* [Task statement]:
Check every line below for the string "fashion", and copy the lines that contain it.
Material for the task below:
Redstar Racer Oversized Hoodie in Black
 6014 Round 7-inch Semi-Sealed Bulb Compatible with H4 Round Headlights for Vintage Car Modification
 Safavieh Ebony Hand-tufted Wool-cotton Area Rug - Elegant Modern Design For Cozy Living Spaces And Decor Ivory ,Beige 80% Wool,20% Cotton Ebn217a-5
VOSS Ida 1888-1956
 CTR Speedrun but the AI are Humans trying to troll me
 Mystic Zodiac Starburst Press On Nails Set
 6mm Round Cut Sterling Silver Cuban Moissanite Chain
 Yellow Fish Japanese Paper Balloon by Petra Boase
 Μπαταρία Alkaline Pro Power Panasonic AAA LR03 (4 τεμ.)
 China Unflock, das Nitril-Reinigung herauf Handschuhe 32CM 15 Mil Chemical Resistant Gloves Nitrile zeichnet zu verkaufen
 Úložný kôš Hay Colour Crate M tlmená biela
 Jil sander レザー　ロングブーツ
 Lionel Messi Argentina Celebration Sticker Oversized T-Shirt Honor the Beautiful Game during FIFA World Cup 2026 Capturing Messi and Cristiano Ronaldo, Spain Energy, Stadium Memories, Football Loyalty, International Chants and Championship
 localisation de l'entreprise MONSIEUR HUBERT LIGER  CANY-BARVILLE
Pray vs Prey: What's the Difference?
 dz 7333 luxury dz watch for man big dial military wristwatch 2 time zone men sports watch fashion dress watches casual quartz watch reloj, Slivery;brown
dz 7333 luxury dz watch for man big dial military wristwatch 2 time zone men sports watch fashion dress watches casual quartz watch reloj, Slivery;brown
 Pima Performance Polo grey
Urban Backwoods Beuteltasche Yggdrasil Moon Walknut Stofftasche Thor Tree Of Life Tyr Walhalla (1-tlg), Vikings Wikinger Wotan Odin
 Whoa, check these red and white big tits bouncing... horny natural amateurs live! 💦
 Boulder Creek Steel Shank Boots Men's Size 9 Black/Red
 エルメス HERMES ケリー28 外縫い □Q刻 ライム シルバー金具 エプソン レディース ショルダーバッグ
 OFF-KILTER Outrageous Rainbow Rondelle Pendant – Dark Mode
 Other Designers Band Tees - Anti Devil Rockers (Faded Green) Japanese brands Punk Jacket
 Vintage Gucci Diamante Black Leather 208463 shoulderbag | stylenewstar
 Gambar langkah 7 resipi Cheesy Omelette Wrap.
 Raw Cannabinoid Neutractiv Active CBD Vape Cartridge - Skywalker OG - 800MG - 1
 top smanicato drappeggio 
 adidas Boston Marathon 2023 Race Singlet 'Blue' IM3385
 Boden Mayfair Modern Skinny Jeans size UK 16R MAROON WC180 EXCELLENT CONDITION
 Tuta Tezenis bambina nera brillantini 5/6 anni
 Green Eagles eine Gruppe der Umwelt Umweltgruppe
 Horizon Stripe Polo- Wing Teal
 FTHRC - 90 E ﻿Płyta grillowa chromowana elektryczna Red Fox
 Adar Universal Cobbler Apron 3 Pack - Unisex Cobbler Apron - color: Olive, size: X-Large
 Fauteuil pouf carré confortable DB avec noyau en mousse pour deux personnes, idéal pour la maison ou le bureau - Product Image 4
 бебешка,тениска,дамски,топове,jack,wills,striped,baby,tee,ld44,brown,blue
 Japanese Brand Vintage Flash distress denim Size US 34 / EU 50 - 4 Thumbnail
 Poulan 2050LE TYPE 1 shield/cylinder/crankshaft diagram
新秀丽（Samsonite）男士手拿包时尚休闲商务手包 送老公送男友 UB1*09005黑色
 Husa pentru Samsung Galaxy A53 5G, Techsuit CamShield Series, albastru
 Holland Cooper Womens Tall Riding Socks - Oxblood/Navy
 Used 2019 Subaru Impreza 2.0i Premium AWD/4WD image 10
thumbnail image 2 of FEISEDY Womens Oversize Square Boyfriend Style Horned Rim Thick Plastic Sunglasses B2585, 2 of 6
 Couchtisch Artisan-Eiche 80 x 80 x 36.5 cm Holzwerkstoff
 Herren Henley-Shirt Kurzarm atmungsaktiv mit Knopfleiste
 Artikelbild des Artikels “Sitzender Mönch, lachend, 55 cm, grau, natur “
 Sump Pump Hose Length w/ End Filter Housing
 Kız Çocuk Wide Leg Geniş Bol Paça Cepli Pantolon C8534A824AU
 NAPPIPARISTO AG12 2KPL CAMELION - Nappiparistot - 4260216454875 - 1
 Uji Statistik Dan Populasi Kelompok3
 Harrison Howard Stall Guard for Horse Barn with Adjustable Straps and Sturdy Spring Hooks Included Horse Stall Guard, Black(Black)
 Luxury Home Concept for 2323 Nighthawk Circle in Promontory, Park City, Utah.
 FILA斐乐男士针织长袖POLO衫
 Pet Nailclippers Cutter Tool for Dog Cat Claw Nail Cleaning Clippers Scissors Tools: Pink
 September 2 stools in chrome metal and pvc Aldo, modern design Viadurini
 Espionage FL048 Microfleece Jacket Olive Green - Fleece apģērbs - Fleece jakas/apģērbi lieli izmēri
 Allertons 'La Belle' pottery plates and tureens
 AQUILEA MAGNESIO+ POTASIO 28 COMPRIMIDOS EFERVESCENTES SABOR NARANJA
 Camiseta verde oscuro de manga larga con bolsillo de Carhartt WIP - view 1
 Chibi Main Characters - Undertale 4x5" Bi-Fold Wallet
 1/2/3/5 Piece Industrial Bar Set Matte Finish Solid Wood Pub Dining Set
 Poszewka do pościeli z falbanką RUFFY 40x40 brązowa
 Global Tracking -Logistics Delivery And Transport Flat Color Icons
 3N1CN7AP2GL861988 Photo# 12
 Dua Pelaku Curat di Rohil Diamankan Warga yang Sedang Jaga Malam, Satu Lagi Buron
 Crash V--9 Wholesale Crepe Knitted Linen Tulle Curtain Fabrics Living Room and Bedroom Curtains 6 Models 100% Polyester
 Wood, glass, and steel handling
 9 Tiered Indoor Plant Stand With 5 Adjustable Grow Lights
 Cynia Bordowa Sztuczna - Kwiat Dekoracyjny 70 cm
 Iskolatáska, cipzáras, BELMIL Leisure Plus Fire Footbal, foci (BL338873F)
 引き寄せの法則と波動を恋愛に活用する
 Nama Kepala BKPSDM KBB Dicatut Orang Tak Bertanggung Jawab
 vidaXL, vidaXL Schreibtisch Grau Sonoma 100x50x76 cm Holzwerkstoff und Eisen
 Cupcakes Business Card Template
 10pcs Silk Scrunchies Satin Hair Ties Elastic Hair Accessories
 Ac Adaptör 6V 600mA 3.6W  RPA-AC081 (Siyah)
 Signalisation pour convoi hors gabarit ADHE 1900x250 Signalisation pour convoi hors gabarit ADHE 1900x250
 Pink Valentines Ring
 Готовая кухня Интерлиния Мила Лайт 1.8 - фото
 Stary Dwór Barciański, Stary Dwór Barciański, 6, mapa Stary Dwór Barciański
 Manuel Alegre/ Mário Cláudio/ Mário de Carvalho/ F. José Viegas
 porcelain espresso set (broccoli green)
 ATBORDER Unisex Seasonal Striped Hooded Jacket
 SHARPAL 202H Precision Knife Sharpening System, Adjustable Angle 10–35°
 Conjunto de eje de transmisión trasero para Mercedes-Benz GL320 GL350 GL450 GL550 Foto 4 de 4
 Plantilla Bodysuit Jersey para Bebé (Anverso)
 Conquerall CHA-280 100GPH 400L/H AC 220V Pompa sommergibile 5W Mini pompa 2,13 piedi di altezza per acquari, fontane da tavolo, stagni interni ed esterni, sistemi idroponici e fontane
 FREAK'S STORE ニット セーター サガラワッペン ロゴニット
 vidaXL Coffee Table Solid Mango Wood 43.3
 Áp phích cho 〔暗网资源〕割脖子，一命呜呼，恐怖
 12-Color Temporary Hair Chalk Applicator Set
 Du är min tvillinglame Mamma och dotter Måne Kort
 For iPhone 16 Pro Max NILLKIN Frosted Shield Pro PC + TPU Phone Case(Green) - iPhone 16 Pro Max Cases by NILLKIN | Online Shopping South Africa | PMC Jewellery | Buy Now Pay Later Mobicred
End of Material for the task.
* [Problem solution]:
 dz 7333 luxury dz watch for man big dial military wristwatch 2 time zone men sports watch fashion dress watches casual quartz watch reloj, Slivery;brown
dz 7333 luxury dz watch for man big dial military wristwatch 2 time zone men sports watch fashion dress watches casual quartz watch reloj, Slivery;brown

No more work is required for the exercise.